# [Stated exercise]
Write out the listing below word for word, from the line that contains "Comparing sandy shore, located" through the end of the listing, leaving out the pictures.

# [Available records]
- - - - - - -

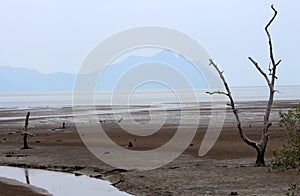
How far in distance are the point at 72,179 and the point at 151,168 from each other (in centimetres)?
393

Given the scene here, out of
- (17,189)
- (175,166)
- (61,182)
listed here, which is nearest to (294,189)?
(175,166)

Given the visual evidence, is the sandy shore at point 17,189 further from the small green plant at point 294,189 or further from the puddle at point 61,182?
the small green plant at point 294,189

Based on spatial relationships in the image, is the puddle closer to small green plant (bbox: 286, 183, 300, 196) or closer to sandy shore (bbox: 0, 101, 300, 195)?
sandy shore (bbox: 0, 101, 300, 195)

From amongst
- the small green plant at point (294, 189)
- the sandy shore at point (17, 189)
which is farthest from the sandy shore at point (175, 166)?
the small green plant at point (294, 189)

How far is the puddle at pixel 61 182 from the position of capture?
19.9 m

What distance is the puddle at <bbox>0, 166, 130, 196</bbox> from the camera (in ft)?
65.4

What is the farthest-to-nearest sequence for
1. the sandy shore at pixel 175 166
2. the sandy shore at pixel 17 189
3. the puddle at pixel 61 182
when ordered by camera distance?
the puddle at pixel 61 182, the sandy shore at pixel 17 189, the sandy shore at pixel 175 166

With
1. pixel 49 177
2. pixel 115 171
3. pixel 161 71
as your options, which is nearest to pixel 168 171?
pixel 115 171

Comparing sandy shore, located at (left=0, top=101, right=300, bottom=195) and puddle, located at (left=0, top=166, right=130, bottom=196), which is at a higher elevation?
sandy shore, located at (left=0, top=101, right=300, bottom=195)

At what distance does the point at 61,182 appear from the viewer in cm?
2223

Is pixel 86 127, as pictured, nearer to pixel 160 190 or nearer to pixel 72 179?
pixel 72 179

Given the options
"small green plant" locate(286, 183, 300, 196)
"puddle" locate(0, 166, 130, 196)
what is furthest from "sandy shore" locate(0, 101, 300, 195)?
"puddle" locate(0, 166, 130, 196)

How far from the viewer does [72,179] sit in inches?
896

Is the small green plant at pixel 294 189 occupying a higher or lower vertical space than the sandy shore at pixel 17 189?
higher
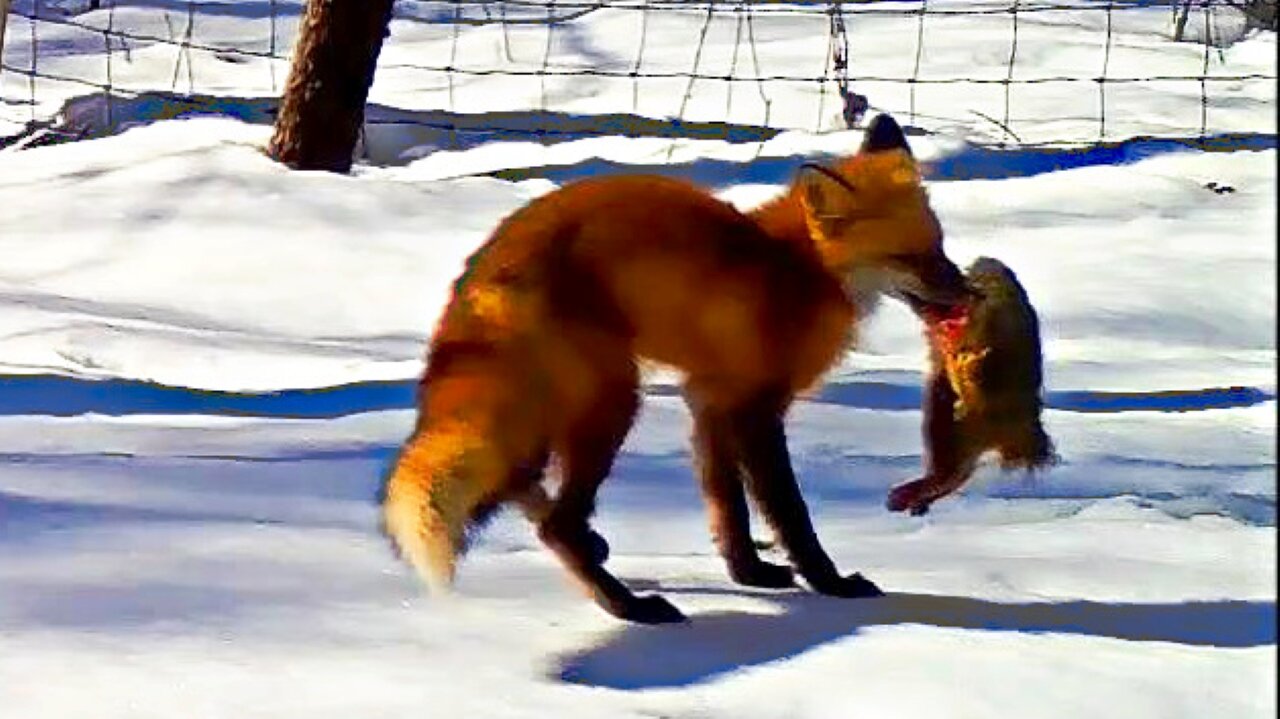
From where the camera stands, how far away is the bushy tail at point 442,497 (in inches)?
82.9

- - - - - - -

# [Output]
Comparing sandy shore, located at (left=0, top=101, right=300, bottom=195) and puddle, located at (left=0, top=166, right=130, bottom=196), which is at a higher elevation?
sandy shore, located at (left=0, top=101, right=300, bottom=195)

At what distance does the point at 61,182 appear from the viewer in cm?
2223

Is pixel 86 127, as pictured, nearer to pixel 160 190 or nearer to pixel 72 179?
pixel 72 179

Given the options
"small green plant" locate(286, 183, 300, 196)
"puddle" locate(0, 166, 130, 196)
what is furthest from "sandy shore" locate(0, 101, 300, 195)?
"puddle" locate(0, 166, 130, 196)

How far from the viewer does [72,179] sit in inches?
896

Is the small green plant at pixel 294 189 occupying a higher or lower vertical space than the sandy shore at pixel 17 189?
higher
From where the camera stands, how far away is the bushy tail at point 442,497 (in inches)?
82.9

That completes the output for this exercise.